▸ YOUR TASK
Listed below are entries; give the number of lines among them that include "listid", and only that number.

### TASK MATERIAL

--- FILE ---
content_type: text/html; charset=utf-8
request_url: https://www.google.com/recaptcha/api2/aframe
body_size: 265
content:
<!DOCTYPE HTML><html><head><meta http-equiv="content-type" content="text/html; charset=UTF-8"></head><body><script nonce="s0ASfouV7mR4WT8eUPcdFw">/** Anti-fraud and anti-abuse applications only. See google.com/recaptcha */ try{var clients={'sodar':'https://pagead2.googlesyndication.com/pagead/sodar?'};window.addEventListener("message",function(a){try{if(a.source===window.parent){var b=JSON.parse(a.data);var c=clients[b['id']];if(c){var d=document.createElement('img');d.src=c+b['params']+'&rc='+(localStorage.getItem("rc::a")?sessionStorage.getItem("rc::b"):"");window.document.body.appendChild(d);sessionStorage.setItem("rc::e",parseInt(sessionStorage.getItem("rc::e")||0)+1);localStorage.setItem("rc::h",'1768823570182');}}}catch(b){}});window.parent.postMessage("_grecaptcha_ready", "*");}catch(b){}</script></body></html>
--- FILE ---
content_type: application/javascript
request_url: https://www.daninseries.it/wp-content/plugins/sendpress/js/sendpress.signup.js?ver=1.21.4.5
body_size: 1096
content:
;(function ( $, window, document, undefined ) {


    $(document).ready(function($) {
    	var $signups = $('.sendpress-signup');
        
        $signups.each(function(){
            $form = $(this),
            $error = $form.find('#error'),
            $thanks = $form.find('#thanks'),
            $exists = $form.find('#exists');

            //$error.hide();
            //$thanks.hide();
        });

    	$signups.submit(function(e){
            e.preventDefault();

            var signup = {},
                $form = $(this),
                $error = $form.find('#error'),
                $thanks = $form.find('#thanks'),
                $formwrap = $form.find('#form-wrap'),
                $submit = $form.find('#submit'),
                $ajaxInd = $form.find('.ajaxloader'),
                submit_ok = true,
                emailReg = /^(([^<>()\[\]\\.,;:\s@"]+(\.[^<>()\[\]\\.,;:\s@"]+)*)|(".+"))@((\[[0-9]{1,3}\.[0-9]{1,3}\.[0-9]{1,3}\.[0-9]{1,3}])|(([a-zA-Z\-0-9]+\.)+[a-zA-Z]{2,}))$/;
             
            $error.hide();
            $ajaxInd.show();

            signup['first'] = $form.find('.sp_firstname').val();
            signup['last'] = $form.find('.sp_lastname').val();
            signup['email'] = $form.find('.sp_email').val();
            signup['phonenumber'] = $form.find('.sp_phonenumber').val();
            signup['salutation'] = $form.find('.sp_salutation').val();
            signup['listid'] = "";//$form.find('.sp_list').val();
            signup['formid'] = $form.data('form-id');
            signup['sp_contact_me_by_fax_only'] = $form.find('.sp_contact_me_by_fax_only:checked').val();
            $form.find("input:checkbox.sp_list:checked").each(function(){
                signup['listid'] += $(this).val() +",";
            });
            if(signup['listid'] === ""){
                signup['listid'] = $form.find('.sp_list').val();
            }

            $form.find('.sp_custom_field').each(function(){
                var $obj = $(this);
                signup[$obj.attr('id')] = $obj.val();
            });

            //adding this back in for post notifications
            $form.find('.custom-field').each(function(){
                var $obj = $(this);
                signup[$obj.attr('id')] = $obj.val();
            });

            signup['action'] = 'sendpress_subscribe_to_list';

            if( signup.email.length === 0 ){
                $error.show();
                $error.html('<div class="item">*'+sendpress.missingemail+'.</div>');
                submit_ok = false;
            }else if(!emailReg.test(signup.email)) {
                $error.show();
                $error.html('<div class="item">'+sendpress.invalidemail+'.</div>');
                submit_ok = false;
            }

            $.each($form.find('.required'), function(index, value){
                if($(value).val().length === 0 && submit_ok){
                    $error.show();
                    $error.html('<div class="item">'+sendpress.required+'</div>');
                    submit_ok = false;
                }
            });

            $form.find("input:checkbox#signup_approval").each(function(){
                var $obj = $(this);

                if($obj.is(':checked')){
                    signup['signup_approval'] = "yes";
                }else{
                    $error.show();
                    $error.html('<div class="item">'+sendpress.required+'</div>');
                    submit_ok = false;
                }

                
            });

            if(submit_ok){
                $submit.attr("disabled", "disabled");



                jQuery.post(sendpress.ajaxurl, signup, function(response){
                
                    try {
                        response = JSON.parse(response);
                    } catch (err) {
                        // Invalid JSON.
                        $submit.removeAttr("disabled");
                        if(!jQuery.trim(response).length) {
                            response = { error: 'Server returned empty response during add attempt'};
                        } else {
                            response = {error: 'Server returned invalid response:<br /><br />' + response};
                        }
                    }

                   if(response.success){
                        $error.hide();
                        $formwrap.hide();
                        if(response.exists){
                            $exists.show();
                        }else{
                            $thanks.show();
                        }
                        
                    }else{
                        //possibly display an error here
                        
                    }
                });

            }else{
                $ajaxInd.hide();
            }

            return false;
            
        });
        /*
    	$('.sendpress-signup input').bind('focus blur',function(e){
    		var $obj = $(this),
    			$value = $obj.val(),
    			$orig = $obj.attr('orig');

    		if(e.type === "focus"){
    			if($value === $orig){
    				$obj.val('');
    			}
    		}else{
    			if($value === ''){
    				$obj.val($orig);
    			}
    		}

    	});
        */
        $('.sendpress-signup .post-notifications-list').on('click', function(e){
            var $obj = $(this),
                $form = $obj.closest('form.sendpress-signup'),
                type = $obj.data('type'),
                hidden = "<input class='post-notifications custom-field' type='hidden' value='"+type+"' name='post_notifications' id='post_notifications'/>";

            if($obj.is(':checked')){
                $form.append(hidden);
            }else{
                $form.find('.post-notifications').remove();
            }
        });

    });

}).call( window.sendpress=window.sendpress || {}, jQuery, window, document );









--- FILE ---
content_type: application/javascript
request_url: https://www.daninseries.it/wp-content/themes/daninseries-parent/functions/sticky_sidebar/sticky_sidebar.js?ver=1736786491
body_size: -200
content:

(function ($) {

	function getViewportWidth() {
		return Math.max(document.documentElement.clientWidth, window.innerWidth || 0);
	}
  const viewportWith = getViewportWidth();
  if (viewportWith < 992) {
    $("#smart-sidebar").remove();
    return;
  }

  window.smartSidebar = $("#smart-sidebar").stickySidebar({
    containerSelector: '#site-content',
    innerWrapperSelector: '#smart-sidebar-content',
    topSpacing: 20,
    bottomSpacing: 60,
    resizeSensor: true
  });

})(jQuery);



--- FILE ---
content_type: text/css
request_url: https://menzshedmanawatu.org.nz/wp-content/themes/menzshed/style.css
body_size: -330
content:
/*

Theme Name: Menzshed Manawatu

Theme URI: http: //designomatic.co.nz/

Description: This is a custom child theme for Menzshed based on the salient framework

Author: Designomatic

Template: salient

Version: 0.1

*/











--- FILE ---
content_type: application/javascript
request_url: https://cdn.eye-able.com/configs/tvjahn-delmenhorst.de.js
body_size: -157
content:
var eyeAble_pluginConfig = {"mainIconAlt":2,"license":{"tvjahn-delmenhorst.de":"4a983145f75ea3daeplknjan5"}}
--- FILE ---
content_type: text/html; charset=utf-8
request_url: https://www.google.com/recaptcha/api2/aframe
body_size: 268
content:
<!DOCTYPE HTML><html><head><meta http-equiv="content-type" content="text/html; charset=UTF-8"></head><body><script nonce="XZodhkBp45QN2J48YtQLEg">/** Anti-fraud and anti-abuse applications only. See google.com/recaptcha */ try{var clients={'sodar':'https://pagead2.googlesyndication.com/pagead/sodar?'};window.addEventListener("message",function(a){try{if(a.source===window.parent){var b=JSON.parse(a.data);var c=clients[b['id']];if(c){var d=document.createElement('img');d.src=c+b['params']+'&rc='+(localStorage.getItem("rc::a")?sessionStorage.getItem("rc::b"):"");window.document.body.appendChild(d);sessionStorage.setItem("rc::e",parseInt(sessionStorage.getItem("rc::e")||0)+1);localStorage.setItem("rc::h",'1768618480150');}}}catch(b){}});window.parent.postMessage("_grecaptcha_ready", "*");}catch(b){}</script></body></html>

######

▸ ANSWER SPACE
4